先日、ENVEのE-MTB用リムがPinkbikeのインプレ中に破損して話題になった件を下の記事で紹介しました。

参考 ENVEのMTBリムがテスト中に立て続けに破断。同社からの釈明にも批判の声

その中でENVE責任者による釈明に批判が寄せられた件についても触れました。読んでいて私も違和感があったのですが、欧米の方々もENVEの説明には大きい不満を持ったようです。

ENVE M730E ©ENVE

では、一体ENVE側の説明の何がまずかったのでしょうか。そしてどのような言葉・対応だったらユーザーは納得したのか。この記事ではその点を考察してみます。

責任者による釈明全文

まずあらためてENVE側の釈明を再掲します。

ポール(記事執筆者の名前)、この件についてコメントする機会を与えてくれてありがとう。

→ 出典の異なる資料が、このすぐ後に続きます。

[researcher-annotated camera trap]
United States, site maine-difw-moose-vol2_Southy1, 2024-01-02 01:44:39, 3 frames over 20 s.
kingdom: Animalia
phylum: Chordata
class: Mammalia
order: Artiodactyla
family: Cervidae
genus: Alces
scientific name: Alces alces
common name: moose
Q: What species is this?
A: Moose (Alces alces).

ENVE側で発生した問題については責任があると考えていますし、このレビューに含まれているいくつかの見解や主張について、明確な説明と、異なる視点を付け加えたく思います。

まずENVE製品で何かがうまくいかなかった時に、我々の製品の価格を根拠とする「完璧さ」に関するある種の考え方が頻繁に持ち上がります。

はっきり言いましょう、完璧さというのは、神話です。ENVEにとってそれは確かにゴールです、しかし我々は決して自分たちが完璧であると主張したことはありません。反対に、我々は日々あらゆる点においてベターになるよう努力しています。

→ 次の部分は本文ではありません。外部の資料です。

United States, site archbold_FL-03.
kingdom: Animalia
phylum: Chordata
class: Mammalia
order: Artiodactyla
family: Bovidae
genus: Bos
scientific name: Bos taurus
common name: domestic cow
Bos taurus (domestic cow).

しかしそれは長い道のりであり、我々はうわべだけの詰め物や塗装によって自社製品の不完全さを隠すようなことはしません。

そのため、我々の品質管理チームにはより多くの責任が課せられているのですが、彼らは人間であり、人間は時に間違いを犯します。

ポールはファイバー繊維が飛び出たリム、不完全に穴があけられたリムを受け取って当然だったのでしょうか? 全然そんなことはありません。我々は間違いを犯した時、責任を取りますしカスタマーを質問攻めにすることなくケアします。

ENVEの長期的な保証体制とカスタマーサポートの高い評価によって、メーカー各社はカーボンホイール市場にアグレッシブな生涯保証を導入することを強いられることになりました。

ある製品が一定の距離の中でダメージを受けた、あるいは破損した場合、それは長い時間をかけて最終的に破損したり消耗したりする製品よりも悪い、という考え方があります。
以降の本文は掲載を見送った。